Slow Down and Live

A new television advertisement designed to convince young men of the fatal risks of fast driving was screened for the first time…

A new television advertisement designed to convince young men of the fatal risks of fast driving was screened for the first time last night. The 30-second commercial, commissioned by the National Safety Council, shows a high-speed collision in which three people are killed but the driver survives, paralysed, to rue his recklessness. It will be screened intensively over the coming month and at intervals over the next three years. The campaign is the NSC's response to the shocking rate of road deaths among young men, who account for up to 30 per cent of the drivers killed each year on Irish roads. Mr Eddie Shaw, chairman of the NSC, remarked that "bravado, peer pressure and a sense of invincibility often leads young men to take risks while driving, without realising the danger of these risks."

The NSC must of course be commended for trying to reduce the level of recklessness among young drivers, but it is hard to offer an unqualified welcome to the latest campaign - for two reasons. First, there is a suspicion that publicity designed to shock the viewer is subject to the law of diminishing returns and may even, over time, become counter-productive as what at first seemed shocking becomes mundane, even acceptable. Second, it is difficult to feel confident about the success of any road safety initiative, however praiseworthy, while the Government itself continues to treat this issue with a scandalous lack of urgency.

It is now close to two years since the Taoiseach launched the Government's road safety strategy, "The Road to Safety", amid much public relations fanfare.
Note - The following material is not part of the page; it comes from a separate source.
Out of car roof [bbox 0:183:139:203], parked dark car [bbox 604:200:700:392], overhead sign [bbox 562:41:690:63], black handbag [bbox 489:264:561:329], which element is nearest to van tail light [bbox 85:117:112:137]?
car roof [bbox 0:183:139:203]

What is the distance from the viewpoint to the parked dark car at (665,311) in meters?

At that time he described the rate of road deaths as an unacceptable social problem that had to be tackled "immediately and systematically". Yet the Government has still not provided the finance for a new information technology system needed by the Garda to handle evidence from speed cameras, to process the huge increase in on-the-spot fines, and to introduce the long-promised "penalty points" system for driving offences. And there is still no sign of the legislation required for the latter.
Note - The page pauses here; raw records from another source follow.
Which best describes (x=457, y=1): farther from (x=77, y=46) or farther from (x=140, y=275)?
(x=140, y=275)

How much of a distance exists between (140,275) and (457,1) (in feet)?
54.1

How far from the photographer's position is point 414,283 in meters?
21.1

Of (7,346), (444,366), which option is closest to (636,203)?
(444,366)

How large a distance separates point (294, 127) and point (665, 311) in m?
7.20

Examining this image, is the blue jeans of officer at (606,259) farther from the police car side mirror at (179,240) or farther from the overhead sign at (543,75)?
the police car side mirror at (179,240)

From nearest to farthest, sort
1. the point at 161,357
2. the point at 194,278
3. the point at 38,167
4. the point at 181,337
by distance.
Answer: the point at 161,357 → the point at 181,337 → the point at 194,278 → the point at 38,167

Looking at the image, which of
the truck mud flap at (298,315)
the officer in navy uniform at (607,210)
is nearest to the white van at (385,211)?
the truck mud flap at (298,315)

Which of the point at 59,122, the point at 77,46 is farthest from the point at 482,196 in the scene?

Last October the National Safety Council published a report by Dr Peter Bacon which spelt out the monetary cost of road accidents and the monetary benefits of reducing them. The exercise was designed to demonstrate - not least to the Government - that investment in road safety programmes was well worth while, in terms of cold cash as well as human life. By estimating the cost of a death at over £750,000, a serious injury at £150,000, and so on, Dr Bacon argued that the national road safety strategy should save the State £536 million by 2002 - if implemented successfully. Given the lamentable efforts in this area to date, that "if" already looks impossibly big.